Mit großen Augen sehe ich ihn an und schüttle den Kopf. „Das kann man sich doch nicht merken. Was bringen diese Titel denn?" Er zuckt mit den Schultern. „Das meiste ist tatsächlich Formalität, sie werden vererbt, können aber auch verliehen werden. Die höchsten Adligen sitzen außerdem im House of Lords, also in einem Teil der Regierung, aber das trifft auf mich nicht zu. Weil ich Teil des Hause Styles bin, bin ich nicht befugt, mich in die politischen Geschehnisse einzumischen, aber das weißt du ja schon." erklärt er mir.

„Ich hab echt nicht gut über dich recherchiert." stelle ich trocken fest und er fängt an zu lachen. „Musstest du denn?" - „Für das erste Interview, ja. Aber ich habe dabei deinen Namen irgendwie ausgelassen; es ging mehr um deine Vergangenheit, du weißt schon, Partys und so." Er nickt verstehend, sieht an mir vorbei aus dem Fenster und lächelt. „Wir sind da."

Ich drehe mich um und blicke über eine riesige Parkanlage. Auf der anderen Seite kann ich ein großes, altes Haus entdecken, man könnte schon Schloss sagen. Es ist aus hellem Stein und die Fensterrahmen sind rot. Das Gebäude ist, wie ein U geformt in dessen Mitte eine große Treppe ist, die zu zwei riesigen Flügeltüren führt. Der Hof ist mit Kies ausgestreut und in der Mitte des Platzes ist ein hoher, steinerner Brunnen mit drei Etagen. „Wow.." entfährt mich beeindruckt und der Wagen hält direkt vor der Tür. Steven öffnet uns die Tür und ich steige aus. Entgegen meiner Erwartung spüre ich aber keinen Kies unter meinen Füßen, sondern etwas weicheres. Ich blicke herab und sehe, dass ich auf einem roten Teppich stehe.

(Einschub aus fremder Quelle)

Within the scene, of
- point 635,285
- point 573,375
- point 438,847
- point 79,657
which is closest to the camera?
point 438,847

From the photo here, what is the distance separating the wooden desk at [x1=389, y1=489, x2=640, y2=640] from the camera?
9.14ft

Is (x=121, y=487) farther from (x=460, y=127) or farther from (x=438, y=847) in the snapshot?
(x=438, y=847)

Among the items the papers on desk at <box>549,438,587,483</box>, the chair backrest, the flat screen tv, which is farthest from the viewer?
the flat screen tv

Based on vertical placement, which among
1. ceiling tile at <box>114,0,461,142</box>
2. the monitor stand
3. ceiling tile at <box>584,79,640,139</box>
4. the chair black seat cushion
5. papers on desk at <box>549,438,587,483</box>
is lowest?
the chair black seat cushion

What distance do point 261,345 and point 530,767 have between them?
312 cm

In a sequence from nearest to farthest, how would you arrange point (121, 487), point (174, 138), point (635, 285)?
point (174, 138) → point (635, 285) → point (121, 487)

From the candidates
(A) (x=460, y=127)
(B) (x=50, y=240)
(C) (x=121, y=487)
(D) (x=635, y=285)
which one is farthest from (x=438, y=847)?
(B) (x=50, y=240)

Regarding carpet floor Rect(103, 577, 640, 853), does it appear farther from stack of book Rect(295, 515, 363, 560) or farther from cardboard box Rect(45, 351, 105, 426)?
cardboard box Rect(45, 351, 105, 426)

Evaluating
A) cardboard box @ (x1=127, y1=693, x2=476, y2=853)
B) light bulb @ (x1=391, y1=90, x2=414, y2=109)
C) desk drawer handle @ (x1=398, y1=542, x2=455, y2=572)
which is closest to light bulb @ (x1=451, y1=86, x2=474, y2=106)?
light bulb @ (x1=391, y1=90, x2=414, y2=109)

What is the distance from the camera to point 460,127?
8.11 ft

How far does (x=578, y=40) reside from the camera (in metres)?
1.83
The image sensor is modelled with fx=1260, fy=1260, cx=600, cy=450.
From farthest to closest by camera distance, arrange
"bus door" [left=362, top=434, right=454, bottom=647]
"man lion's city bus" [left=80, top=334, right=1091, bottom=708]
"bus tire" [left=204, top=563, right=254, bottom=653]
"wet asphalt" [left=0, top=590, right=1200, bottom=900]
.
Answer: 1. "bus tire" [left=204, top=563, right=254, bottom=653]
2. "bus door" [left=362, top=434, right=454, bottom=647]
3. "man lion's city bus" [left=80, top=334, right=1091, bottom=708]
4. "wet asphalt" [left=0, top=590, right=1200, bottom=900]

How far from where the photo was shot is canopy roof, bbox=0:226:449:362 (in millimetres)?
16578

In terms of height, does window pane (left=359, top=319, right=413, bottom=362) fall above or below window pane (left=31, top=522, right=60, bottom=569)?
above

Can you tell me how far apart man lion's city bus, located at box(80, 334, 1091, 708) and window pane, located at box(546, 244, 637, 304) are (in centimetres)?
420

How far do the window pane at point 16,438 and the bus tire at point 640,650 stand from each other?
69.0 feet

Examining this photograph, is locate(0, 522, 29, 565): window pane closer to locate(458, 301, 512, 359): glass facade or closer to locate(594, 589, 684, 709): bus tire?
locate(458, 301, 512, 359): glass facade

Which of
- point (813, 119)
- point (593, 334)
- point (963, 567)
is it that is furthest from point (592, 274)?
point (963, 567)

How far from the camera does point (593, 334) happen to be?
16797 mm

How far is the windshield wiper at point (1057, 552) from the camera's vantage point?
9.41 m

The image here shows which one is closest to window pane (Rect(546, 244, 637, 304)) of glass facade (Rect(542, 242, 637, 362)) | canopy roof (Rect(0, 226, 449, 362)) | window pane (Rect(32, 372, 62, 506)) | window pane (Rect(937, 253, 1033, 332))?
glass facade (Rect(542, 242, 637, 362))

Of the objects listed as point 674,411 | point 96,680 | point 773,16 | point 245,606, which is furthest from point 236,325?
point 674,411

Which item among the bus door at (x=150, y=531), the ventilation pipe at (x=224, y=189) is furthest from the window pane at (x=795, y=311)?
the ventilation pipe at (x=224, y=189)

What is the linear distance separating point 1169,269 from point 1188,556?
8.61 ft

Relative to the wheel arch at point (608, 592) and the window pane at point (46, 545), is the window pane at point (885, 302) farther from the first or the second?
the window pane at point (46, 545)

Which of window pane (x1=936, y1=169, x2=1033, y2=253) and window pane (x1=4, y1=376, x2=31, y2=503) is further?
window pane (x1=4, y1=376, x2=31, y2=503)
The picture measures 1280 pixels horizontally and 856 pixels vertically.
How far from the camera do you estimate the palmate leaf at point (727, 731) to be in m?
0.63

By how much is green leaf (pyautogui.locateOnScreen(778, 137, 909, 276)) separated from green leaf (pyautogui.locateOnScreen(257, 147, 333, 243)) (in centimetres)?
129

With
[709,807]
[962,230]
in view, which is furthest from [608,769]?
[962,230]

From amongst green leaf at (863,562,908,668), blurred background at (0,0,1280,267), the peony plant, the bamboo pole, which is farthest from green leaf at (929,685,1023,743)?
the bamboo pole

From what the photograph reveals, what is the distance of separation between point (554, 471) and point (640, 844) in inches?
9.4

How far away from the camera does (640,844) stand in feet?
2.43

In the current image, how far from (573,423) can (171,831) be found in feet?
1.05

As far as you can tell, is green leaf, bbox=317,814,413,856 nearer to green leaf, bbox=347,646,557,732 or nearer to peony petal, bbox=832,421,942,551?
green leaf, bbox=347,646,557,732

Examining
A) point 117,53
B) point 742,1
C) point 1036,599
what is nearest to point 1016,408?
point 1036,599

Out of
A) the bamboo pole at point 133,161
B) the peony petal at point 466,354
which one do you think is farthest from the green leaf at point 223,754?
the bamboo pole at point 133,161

Harry steht inzwischen neben mir und die Autos werden weggefahren. Harry blickt mich an, nimmt meine Hand und drückt einen Kuss auf meine Knöchel. „Anny, wie schön, dich zu sehen!" sagt er dann plötzlich und löst seine Hand aus meiner. Die Frau, die er umarmt, ist in unserem Alter. „Du warst so langer nicht mehr hier, Harry!" sagt sie dann lachend und sieht zu mir. „Hey.. uhm.. ich bin Louis." stelle ich mich zögerlich und unsicher vor. „Andrea, aber alle nennen mich Anny." erwidert sie lächelnd und nimmt mir meine Tasche ab. Mir entgeht nicht, dass sie neben dem Teppich geht, aber zu fragen, warum sie das tut, tue ich nicht.

Sie fragt Harry in diesem Augenblick außerdem sowieso „Du bringst jemanden her?" Er seufzt, nickt dann aber lächelnd und verschränkt unsere Finger wieder miteinander. „Dass das wirklich mal geschieht." grinst sie und sieht mich kurz noch einmal an. „Ich gehe davon aus, ihr kommt alleine klar?" - „Natürlich." antwortet Harry und bevor bei der Treppe angekommen sind, biegt Anny nach links ab und geht am Gebäude entlang.

„Sie bringt deine Sachen auf unser Zimmer." erklärt Harry mir schnell, als ich ihr verwundert nach sehe. Er führt mich die Treppe hinaus und uns wird die große Tür geöffnet. Es geht durch eine große, prunkvolle Eingangshalle, durch einen weiteren Raum mit einem großen, ovalen Tisch auf die andere Seite des Gebäudes. Wir treten auf eine Terrasse und von dort führt Harry mich herunter auf den Hof. Ich sehe mich um und plötzlich kreuzt jemand unseren Weg. Es ist ein älterer Mann, er bleibt kurz stehen, deutet eine Verbeugung vor Harry an und als dieser nickt, geht er weiter. Ihm folgt ein verdammt großes Pferd. Perplex schaue ich zu Harry, bevor es mir so langsam dämmert. 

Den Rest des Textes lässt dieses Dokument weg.